Мне дядя Мика запомнился высоким, тощим человеком, который мог, правда рывком, встать, даже немного ходить, но голову держал всегда опущенной, руки у него висели как плети, телефонную трубку он брал двумя руками, подносил к уху с видимым усилием. Лицо его было как-то странно сведено, губы перекошены, речь неясная — я, например, не сразу привык его понимать. Только глаза — умные и добрые, прекрасные глаза одни жили в этом человеке полной жизнью, часто играли в них веселые искорки, особенно когда дядя Мика говорил с нами, детьми. Была у него красавица жена и (мне казалось — еще красивее) дочь Нюся. Тогда я не знал, что она приемная.
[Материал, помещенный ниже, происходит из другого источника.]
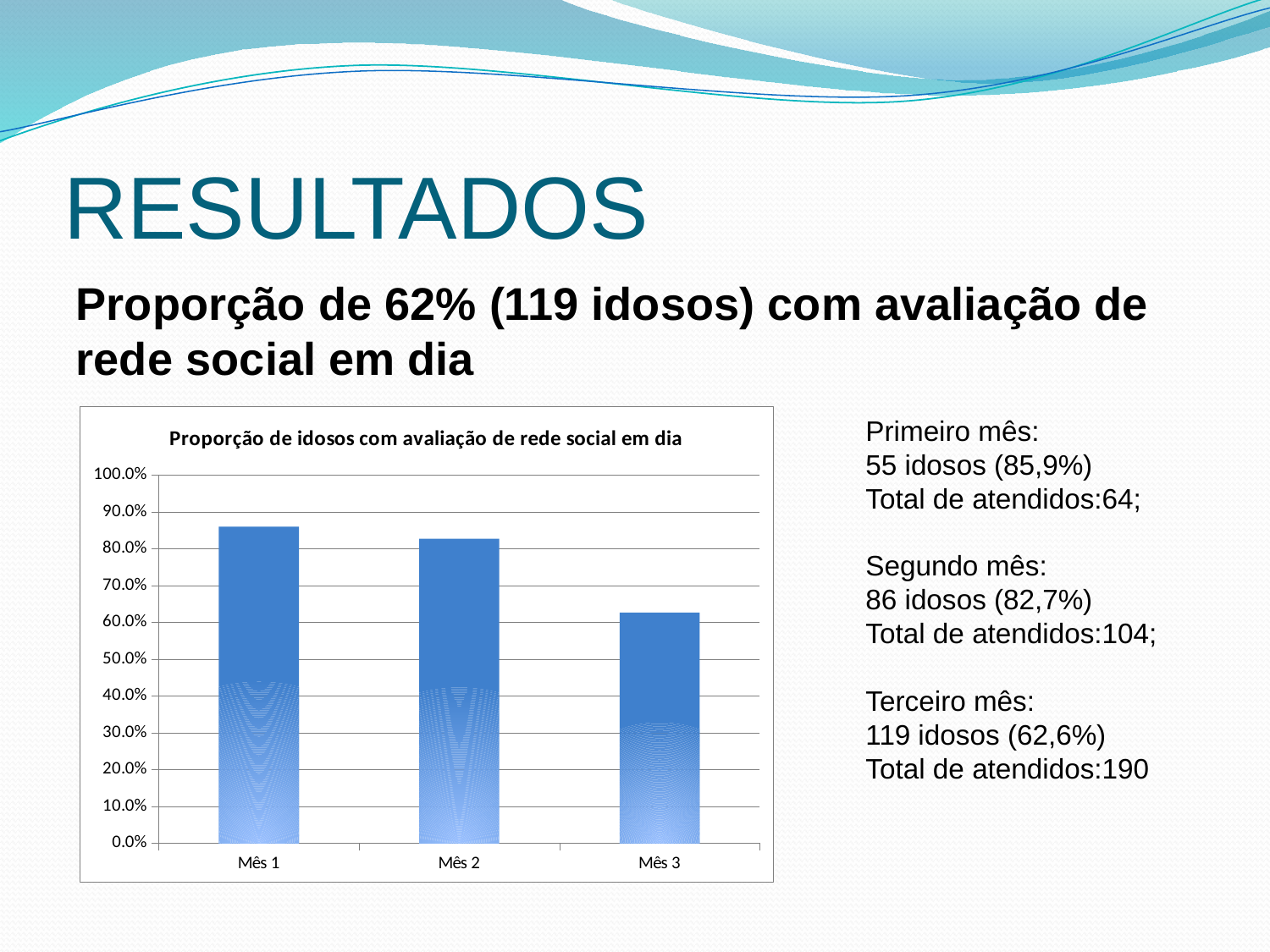
Which month has the highest bar in the chart? Mês 1 Is the value for Mês 3 greater or less than 70.0%? less Do the values rise or fall from Mês 1 to Mês 3? fall Is the value for Mês 1 greater or less than 80.0%? greater Is the value for Mês 2 greater or less than 90.0%? less What is the title of the chart? Proporção de idosos com avaliação de rede social em dia How many categories (months) are shown on the x axis of the chart? 3 Which month has the lowest bar in the chart? Mês 3 What kind of chart is shown on the slide? bar chart Which is larger, the value for Mês 2 or the value for Mês 3? Mês 2 What is the highest tick value shown on the y axis of the chart? 100.0%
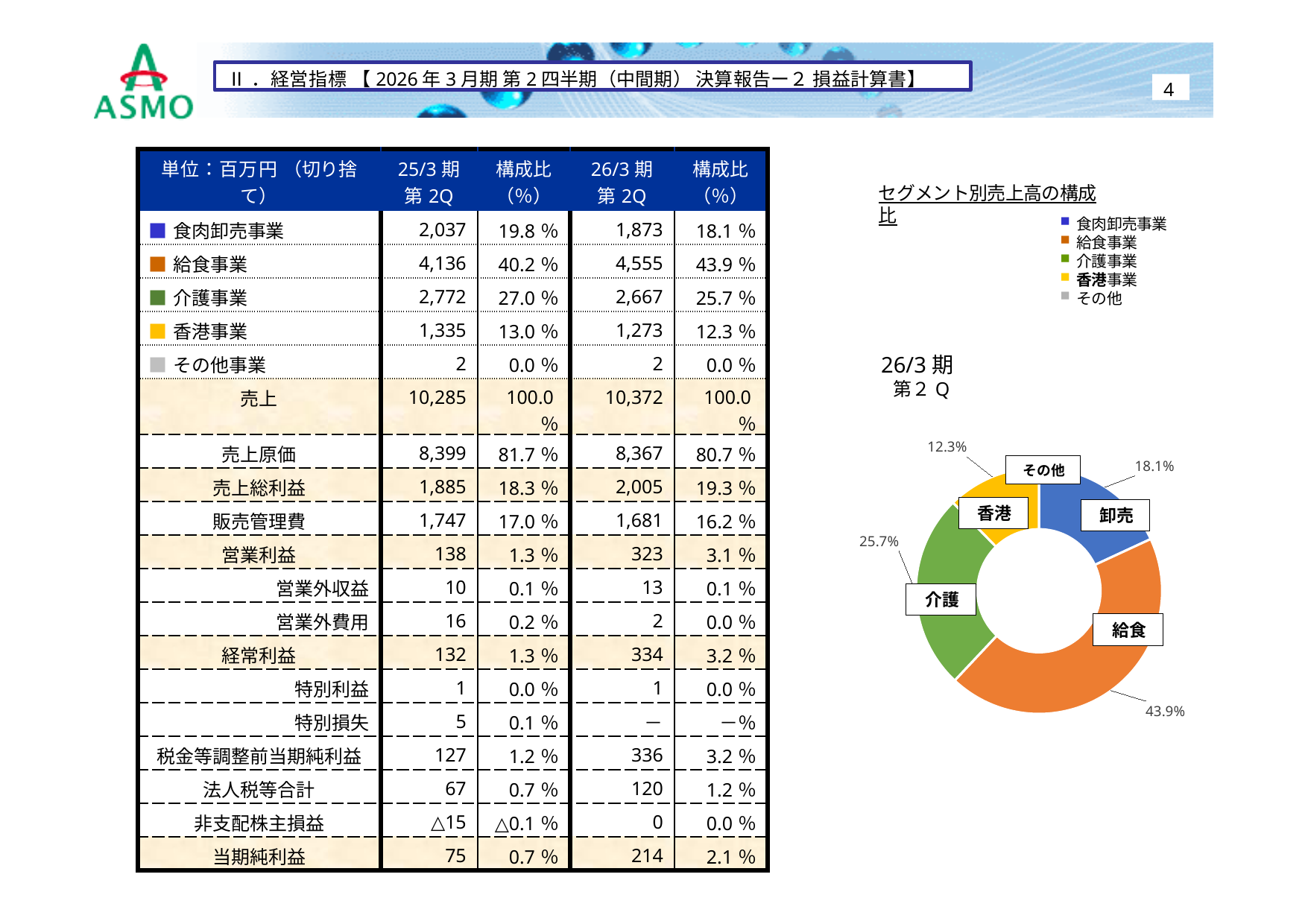
Which segment has the largest share in the segment sales composition chart? 給食事業 In the segment sales composition chart, what share does 介護 (介護事業) hold? 25.7% What colour represents 給食事業 in the segment sales composition chart? Orange What kind of chart is shown on the right side of the slide? Pie chart (donut) In the segment sales composition chart, which is larger: the share of 介護 or the share of 卸売? 介護 How many entries does the legend of the segment sales composition chart list? 5 In the segment sales composition chart, what share does 給食 (給食事業) hold? 43.9% Which segment has the smallest share in the segment sales composition chart? その他 In the segment sales composition chart, what share does 香港 (香港事業) hold? 12.3% Which period does the segment sales composition chart cover? 26/3期 第2Q In the segment sales composition chart, what is the difference between the share of 給食 and the share of 介護? 18.2%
Может быть, этот озорной блеск дяди Мишиных глаз помогал мне верить рассказам взрослых, что в юности переправлял он через границу «нелегальщину» (в том числе «Искру»), не раз бежал из тюрем, из ссылки, как-то проехал, скрючившись под скамейкой пароходной каюты, несколько суток, не замеченный жандармами; пересаживаясь с поезда на поезд, добрался до Москвы и какое-то время скрывался в квартире моих родителей. Мама очень образно рассказывала, как она испугалась, открыв дверь, за которой даже не стоял, а лежал уже дядя Мика, и еще больше — когда у него хлынула горлом кровь, а папы не было дома. И мне показалось, что в молодости этот немощный теперь человек был совсем другим. Воображение рисовало страдающего Овода[44].
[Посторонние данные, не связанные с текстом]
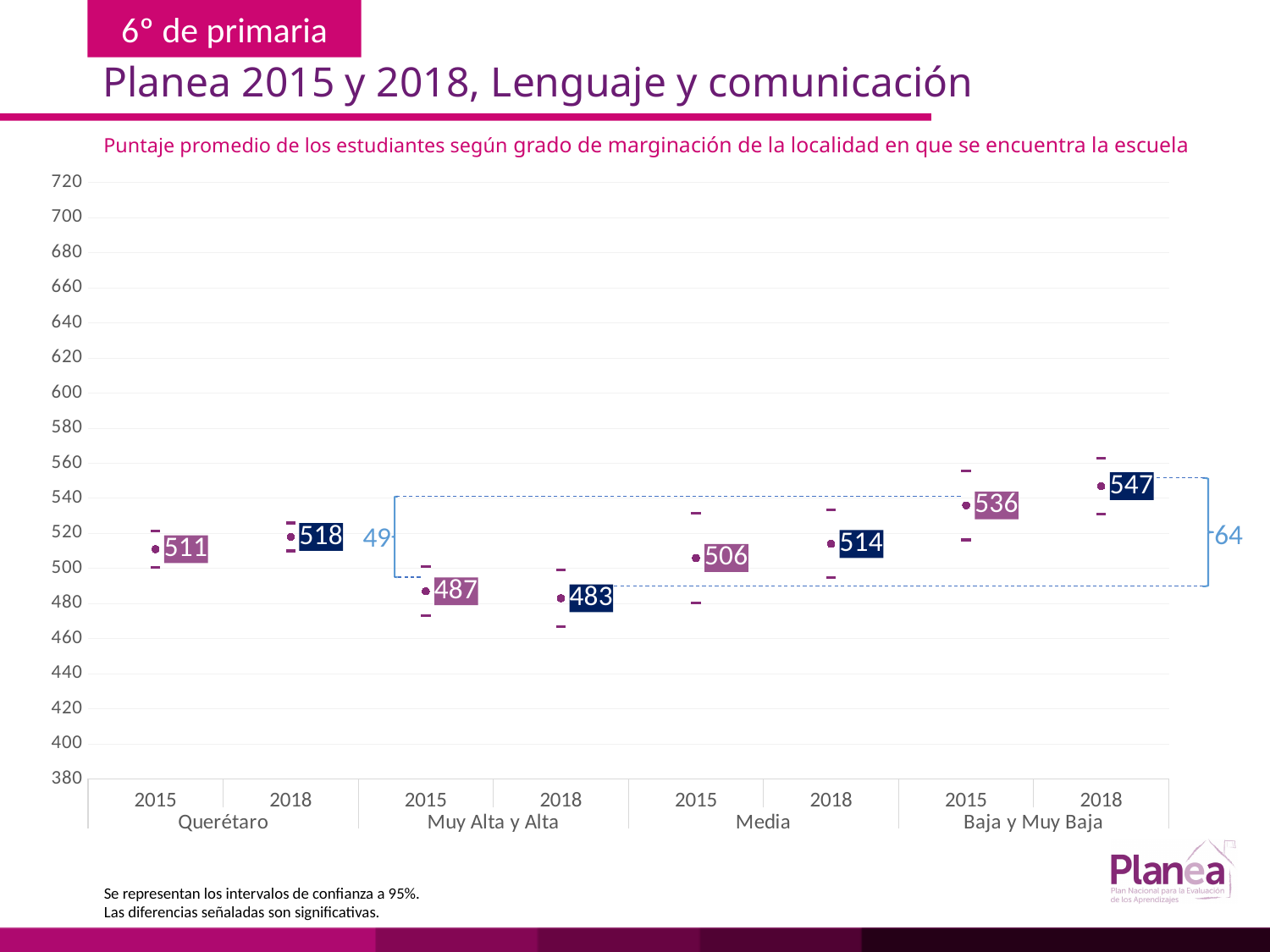
What is the average score for the Baja y Muy Baja group in 2018? 547 What is the average score for the Muy Alta y Alta marginalization group in 2018? 483 How many data points are plotted on the chart? 8 What is the average score for Querétaro in 2015? 511 What is the difference between the 2018 and 2015 scores for the Media group? 8 What is the subtitle of the chart? Puntaje promedio de los estudiantes según grado de marginación de la localidad en que se encuentra la escuela Did the score for the Muy Alta y Alta group rise or fall from 2015 to 2018? fall Which group and year has the lowest average score? Muy Alta y Alta, 2018 Which is larger, the 2015 score for Querétaro or the 2015 score for the Media group? Querétaro 2015 What is the difference between the 2018 and 2015 scores for the Baja y Muy Baja group? 11 Which group and year has the highest average score? Baja y Muy Baja, 2018 What is the average score for the Media group in 2015? 506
Но большая фотография из семейного альбома говорила иное. На фоне роскошного тропического сада с колоннами, беседкой и вязами (разумеется, нарисованного на «заднике», какой имел каждый провинциальный фотограф) — принаряженная, благополучная мещанская семья. Сидят, конечно, старшие мужчины — в бамбуковых креслах дедушка Исаак Григорьевич и отец в «штатском», на бамбуковых же табуреточках — дядя Костя в студенческой тужурке, дядя Миша — в мундире технического училища. За их спинами стоят дядя Женя в гимназическом кителе, тетя Лида. Бабушка Фридерика Наумовна в пышной черной шелковой кофте тоже стоит, опершись на спинку кресла своего супруга и повелителя. Такова была тогдашняя манера сниматься, но все знали, что подлинной хозяйкой дома была как раз бабушка. Между бабушкой и тетей Лидой стоит высокий, тощий, с черным ежиком волос дядя Мика. Так же странно перекошено лицо, и кажется, трудно ему держать голову, хоть ее и подпирает тугой крахмальный воротничок; глухой черный сюртук висит на нем, как на вешалке, рукава как будто пустые, в глазах — никакого озорства, они — спокойные, задумчивые. Есть в них что-то от газели. Это явно очень болезненный юноша — и опять с трудом верится, что он революционер, подпольщик.

А в двадцатых годах, когда он как будто достиг недосягаемых высот, был членом ВЦИК, жил и позже в «Метрополе», внешний его облик был еще гораздо скромнее. Не только сюртука с крахмальным воротником — и пиджака с галстуком никогда на нем не бывало. Видавшая виды кепка (он, как и Ленин, оттягивал ее назад), темная толстовка, летом — косоворотка — вот обычный его костюм.

Этот неизменно больной человек отнюдь не заботился маниакально о своем здоровье. Совсем не был мрачен. Напротив, на редкость обаятелен в своем кругу. Это бывал какой-то фейерверк остроумия, неистощимая изобретательность в играх и маленьких «розыгрышах», которые он очень любил.

44

Овод — персонаж одноименного романа (1897) Э. Л. Войнич.